Every penny the Social Security Administration withdraws from the "trust fund" is either coming out of that year's general revenues or is causing the US government to sell more treasuries into the bond market. It's the same thing that would happen if the "trust fund" was empty and the money the Social Security Administration pays out in excess of what it collected that year came out of general revenues or deficit spending.

Worrying about what happens if it "runs out" is ridiculous. It's like worrying about what happens if you run out of checks you wrote to yourself. What you need to worry about is where you're actually going to get the money.

Which you can go ahead and do already because both "social security tax" and "deficit spending" aren't particularly ideal, but that's what's happening today. Social Security tax is one of the most regressive taxes we have.


>The amount of expected social security payments is independent.

This is the kind of economic theory that loses people. It’s like what economists say deficit spending doesn’t matter because a govt isn’t like a person. It certainly matters if confidence in the system matters.

The fact that you acknowledge the money comes from side other source implies there’s a tradeoff. There’s no free lunch here, regardless how creative the accounting gets.


So let me see if I can explain this.

The Social Security Administration charges tax to Bob and then uses the money to make payments to Alice. For some years it was taking in more than it was paying out, so it used the rest to buy US government bonds, which is really just giving the money to Congress to spend on something else. Then Congress spent it on something else. It's all gone. All you're left with is a piece of paper that says the government owes itself money -- and not even as much of it as Bob was promised.

Now Bob is retired and expects his money back. But most of the money went to Alice and the rest went to Congress in 1994. There's no money. If you want money to pay Bob then you need to collect more taxes or sell more government bonds into the market.

So which of those things do you want to do? And if you want to use tax revenue, do you want it to be the regressive inefficiently duplicative social security tax or general taxes that don't charge higher effective tax rates to people who make less money?

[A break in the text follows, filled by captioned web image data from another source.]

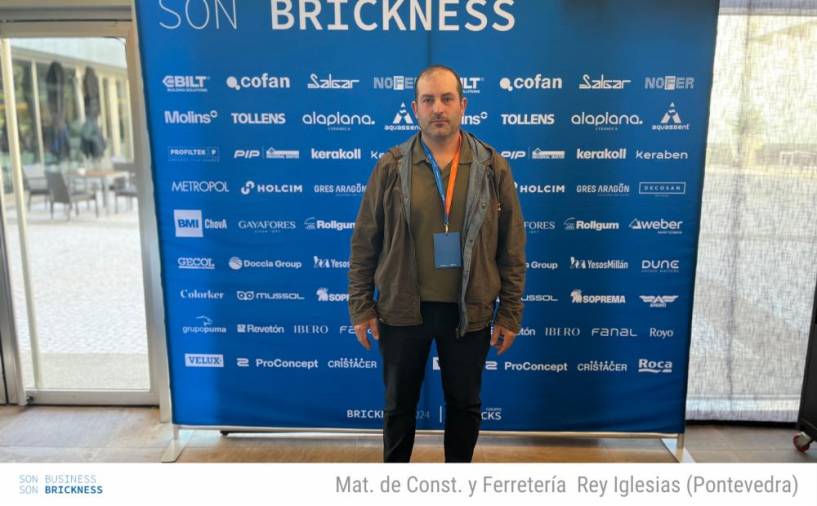 Galería de fotos | Los asistentes a las Brickness de Grupo Ibricks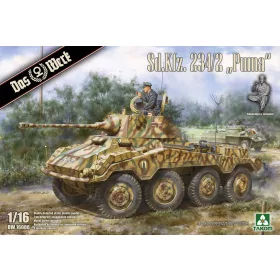 DAS WERK - Sd.Kfz. 234/2 Puma (1:16)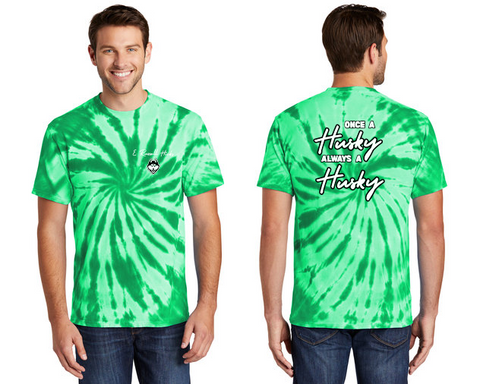 ERH Tie Dye T-shirt - YOUTH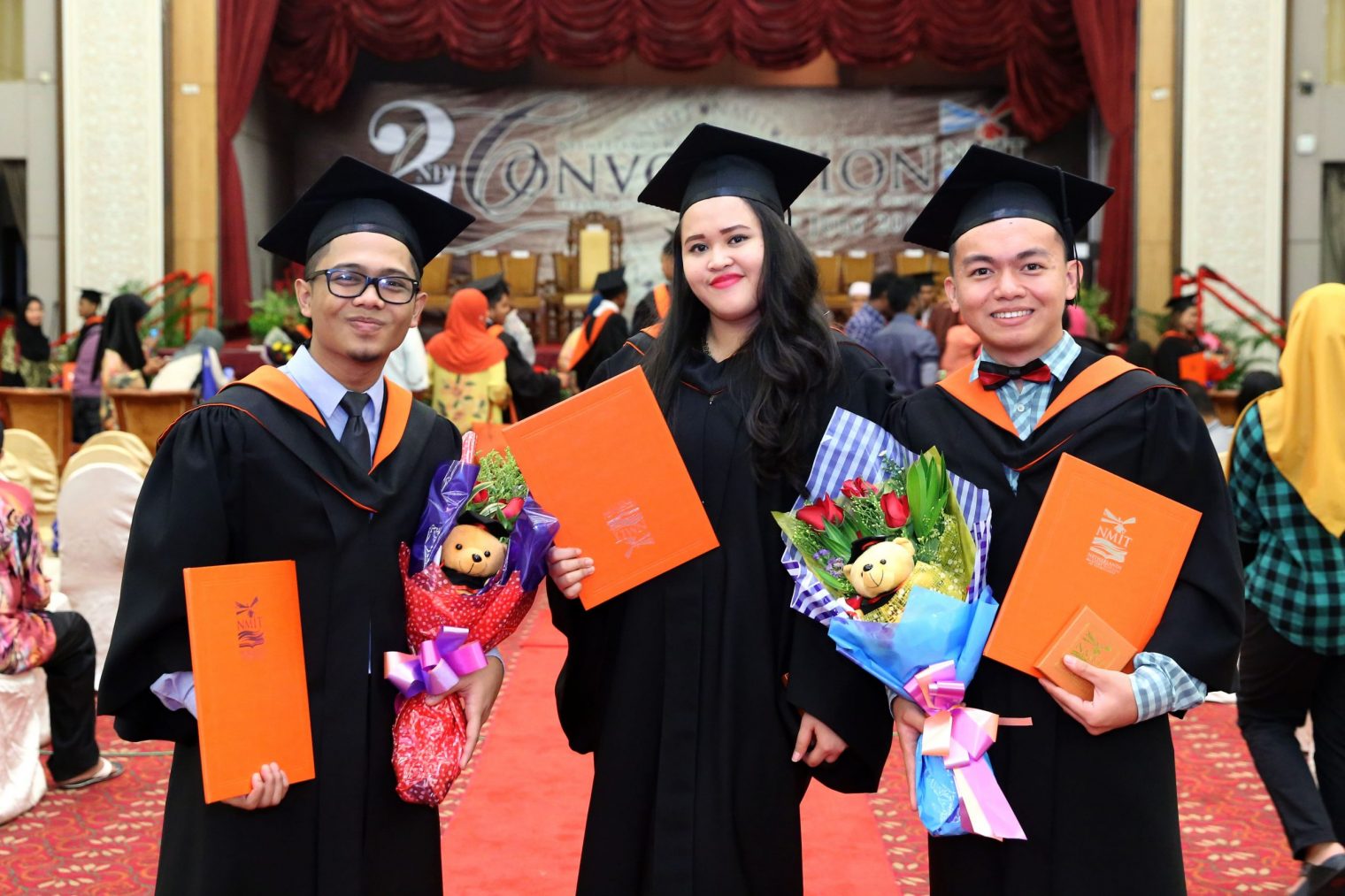 2nd Convocation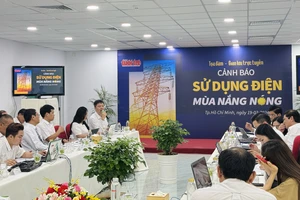 Nắng nóng sớm, hóa đơn tiền điện có thể tăng cao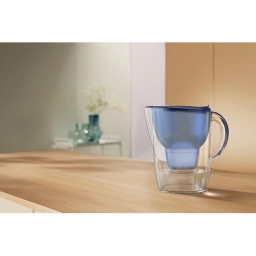 Dzbanek filtrujący Brita Marella XL +5 filtrów Maxtra PRO Pure Performance (niebieski) Galaxy - miniatura 5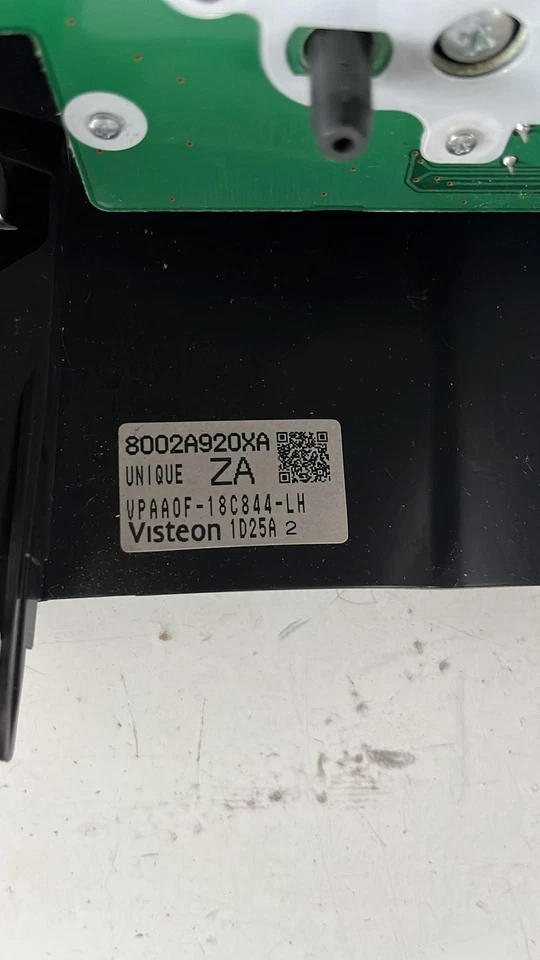 MITSUBISHI ASX 1. Serie (10>) Autoradio Für 8701A352 4A92 - Bild 3 von 4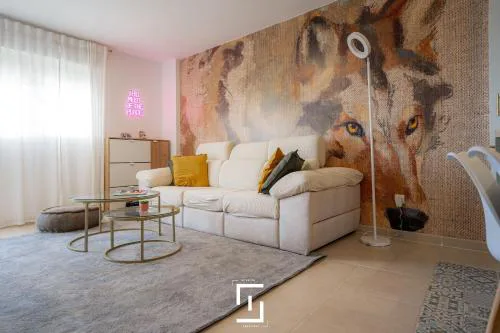 Wolfie Home Villacosta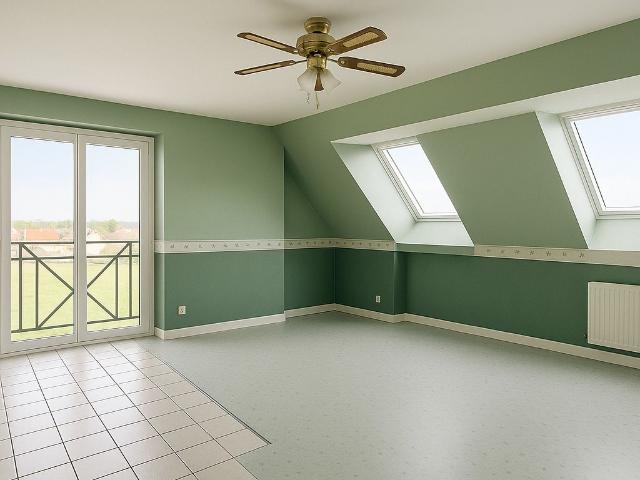 Appartement vente à Senlis, Chambly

I’m aware of the system, but all you’ve done is explain how the tradeoff works. It’s also how governments raid pension coffers to pay for something else like infrastructure (see Illinois). I’m not claiming I receive “my” money in SSI, but I am saying there is a point beyond which the system becomes untenable. At some there is a tradeoff because the money is gone. You could raise taxes or pay interest on a new loan, but again, that only works when there’s still confidence in the system. What happens when there is no longer confidence? Interest rates become untenable or the citizenry will not continue to support additional taxation.

Now I will agree that this is a contrived problem because SSI is a contrived system. We could just change the rules and make it continue to work, but that will come with tradeoffs.